Editing
Lance Armstrong
Dishonesty and Deception Change
More Than We Think
Resistance is the
enemy on which I’m waging war these days. Steven Pressfield’s book, The War of Art, is my chosen weapon, so
I study it every day. I close the pages, start shoving Resistance out of the
way, and do my work. (Resistance is pretty much whatever keeps you from your
calling—your art.)
Resistance and
Rationalization, Part Two on page 55 marked the end of Sunday’s reading. In it,
Pressfield warns that Resistance is armed with justifications that give us a
reasonable escape hatch from doing our work. Pressfield adds that even valid
excuses don’t cut it if they keep us from our work. He notes that Tolstoy
managed to write War and Peace in
spite of having 13 children.
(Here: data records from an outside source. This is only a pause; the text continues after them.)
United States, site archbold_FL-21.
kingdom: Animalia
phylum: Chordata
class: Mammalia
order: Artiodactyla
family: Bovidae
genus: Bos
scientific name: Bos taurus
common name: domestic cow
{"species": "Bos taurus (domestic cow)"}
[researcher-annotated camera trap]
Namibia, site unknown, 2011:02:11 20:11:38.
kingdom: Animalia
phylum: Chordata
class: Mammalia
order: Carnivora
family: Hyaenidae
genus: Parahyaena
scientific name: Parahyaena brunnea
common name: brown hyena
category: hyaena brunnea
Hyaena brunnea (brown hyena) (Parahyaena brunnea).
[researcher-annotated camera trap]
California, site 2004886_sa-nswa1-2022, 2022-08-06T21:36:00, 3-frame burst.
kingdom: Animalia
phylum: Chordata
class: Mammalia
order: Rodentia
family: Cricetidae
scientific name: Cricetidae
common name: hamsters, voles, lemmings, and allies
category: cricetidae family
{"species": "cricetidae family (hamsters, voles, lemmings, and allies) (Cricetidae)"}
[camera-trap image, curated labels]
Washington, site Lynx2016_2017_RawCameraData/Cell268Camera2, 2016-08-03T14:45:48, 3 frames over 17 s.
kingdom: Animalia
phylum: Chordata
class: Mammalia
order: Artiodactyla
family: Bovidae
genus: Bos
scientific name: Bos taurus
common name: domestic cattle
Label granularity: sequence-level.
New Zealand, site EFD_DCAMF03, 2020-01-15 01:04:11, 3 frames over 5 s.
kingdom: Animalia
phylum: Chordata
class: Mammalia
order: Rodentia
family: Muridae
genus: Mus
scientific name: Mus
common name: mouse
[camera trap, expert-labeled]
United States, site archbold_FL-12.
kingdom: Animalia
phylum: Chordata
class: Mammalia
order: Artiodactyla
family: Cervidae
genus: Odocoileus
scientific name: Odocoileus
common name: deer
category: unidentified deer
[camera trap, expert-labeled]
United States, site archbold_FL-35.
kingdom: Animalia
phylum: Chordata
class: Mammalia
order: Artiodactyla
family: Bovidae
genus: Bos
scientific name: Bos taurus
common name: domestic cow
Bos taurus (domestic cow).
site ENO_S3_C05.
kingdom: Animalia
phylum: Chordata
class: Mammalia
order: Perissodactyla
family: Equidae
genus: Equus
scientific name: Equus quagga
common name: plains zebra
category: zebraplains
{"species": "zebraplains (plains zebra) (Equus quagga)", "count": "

He also cites Lance Armstrong, who, although he
had cancer, “won the Tour de France three years and counting” (at that writing
in 2002).
“No, he didn’t,” I
say aloud, with a shudder of disgust. It’s January 2013, and everybody knows
Armstrong did not win three Tour titles; he didn’t win seven races. He didn’t
win a single one. He didn’t do his work.
Pencil in hand (I
keep one handy when studying Pressfield’s books), I strike through that that
sentence. I delete it as if I’m stripping Armstrong’s framed yellow jerseys
from his walls.
Editor is my job
description, but my real work is what I’m doing right now—writing. I usually edit
manuscripts or PDFs. In already-published books I read on my own, I’ve made
limited brief edits and then for only the most egregious errors. Deleting an
entire sentence was a first. Afterward, I thought how Pressfield or his editor
also must delete that sentence for reprints of The War of Art.
I also thought about
dishonesty and how its tentacles have such an immense reach. Armstrong’s
deception even weaseled its way into my room where I was studying. I thought of
all the books that must be edited to delete his lies. Magazine articles,
photographs, sports histories, web links, and more must be edited, rewritten;
the non-victories must be deleted. I viewed his deception only from an editorial
perspective. The level of treachery he breached caused disillusion and
emotional and psychological damage on a massive worldwide level.
Armstrong’s lies
ripple to tens of thousands of us—perhaps even millions. His deceptions descend into the category of big lie, the whopper. The deception of a solitary fisherman
casting his rod in a deserted stretch of river with neither cell phone nor
digital camera close has limited exposure when he brags about the fish that got
away. Armstrong’s fish tale was disseminated on a grand scale. And for years we
bought the lie, even though we felt the annoying tug on our collective legs.
Most of us lie. We
tell the big lie (not usually as big as the bike story), we tell the white lie,
which generally is a kindness, and sometimes, we simply lie. Like the reasons
we might use for not doing our work, sometimes the lie is reasonable, it’s
plausible, even if by telling it, the person we hurt most is our own self.
Armstrong fell and we
must now edit him from so many aspects of our lives because after all, he did not do the work and he lied about
it. But even his fall has some value. It reminds me to stay honest, to others,
but especially to myself. It commands me to get off my rationalizations and excuses
and to focus not only on telling the truth but also living the truth. My truth
is that, unlike Lance, I’m going to stop rationalizing and get to work.